O que pode fazer-se?

Todas as pessoas de formação progressista, e também, não tenho qualquer dúvida, um bom número das que são estruturalmente conservadoras ou mesmo de direita, embora de formação democrática, estão em choque com a semi-vitória do Chega nas eleições do passado domingo. Ainda que ela fosse esperada, existia sempre um esperança de as sucessivas sondagens estarem enganadas, mas se o estavam foi porque pecaram por defeito. A verdade é esta, bem crua: em cada mil eleitores, 180 votaram num partido sem um programa claro, para além de um cúmulo de ódio de natureza racista, xenófoba, contra a igualdade de género, homofóbica, e igualmente passadista, antieuropeia e apostada no desmantelamento do Estado social, seja no campo da saúde, da educação, da segurança social ou da cultura. A meta é, destruir a democracia, trocando-a por um populismo desvairado de extrema-direita, ou, como proclamava um apoiante mais sincero desse partido, «acabar com o 25 de Abril».

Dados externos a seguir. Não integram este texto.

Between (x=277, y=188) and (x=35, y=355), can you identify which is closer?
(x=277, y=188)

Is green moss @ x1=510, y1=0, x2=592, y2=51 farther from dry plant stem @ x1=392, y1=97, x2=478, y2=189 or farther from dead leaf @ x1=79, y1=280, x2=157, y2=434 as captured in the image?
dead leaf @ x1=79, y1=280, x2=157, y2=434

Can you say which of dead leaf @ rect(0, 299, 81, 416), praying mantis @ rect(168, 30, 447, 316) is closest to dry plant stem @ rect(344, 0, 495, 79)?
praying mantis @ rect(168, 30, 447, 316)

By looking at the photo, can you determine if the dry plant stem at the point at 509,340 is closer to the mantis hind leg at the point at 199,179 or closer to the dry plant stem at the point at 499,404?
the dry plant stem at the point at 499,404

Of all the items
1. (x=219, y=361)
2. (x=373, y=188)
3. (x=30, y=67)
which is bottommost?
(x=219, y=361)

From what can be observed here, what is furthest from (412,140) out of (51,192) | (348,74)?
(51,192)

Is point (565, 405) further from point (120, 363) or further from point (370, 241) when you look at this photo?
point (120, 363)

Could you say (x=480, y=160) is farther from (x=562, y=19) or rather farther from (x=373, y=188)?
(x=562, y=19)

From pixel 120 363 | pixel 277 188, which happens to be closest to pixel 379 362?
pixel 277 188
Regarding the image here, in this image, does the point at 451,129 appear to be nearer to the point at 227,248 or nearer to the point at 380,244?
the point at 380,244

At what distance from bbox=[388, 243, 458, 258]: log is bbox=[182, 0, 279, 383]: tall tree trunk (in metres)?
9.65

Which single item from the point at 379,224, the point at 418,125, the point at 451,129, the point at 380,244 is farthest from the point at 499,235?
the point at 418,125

Perante este cenário, impõe-se um esforço duplo, apostado em tentar compreender a situação e, ao mesmo tempo, em encontrar o antídoto para uma doença que pode até alastrar ainda. A pior resposta será sempre, porém, quem se sente legitimamente chocado culpar tudo e todos pela situação. Sejam as pessoas que são isto ou são aquilo, o partido xiz que fez não sei o quê e não o contrário, o governo anterior que «abriu as portas a», ou, como também já vi por aí, «o povo» ou «a humanidade» no seu todo. É certo que existe um bom número de pessoas que há muito defende as propostas e as indignações do Chega. São os seus militantes mais ferrenhos, pessoas sem cura, estruturalmente retrógradas e violentas. São também aqueles a quem já aqui chamei «os brutos»: homens e mulheres pouco inteligentes e nada informados, incapazes de pensar de forma equilibrada, muitos deles marcados pelo ressentimento. Mas são ainda numerosas pessoas comuns que o sistema democrático foi incapaz de incluir e de imbuir da sua cultura de tolerância, optando estas por uma atitude que foi essencialmente de protesto «contra tudo».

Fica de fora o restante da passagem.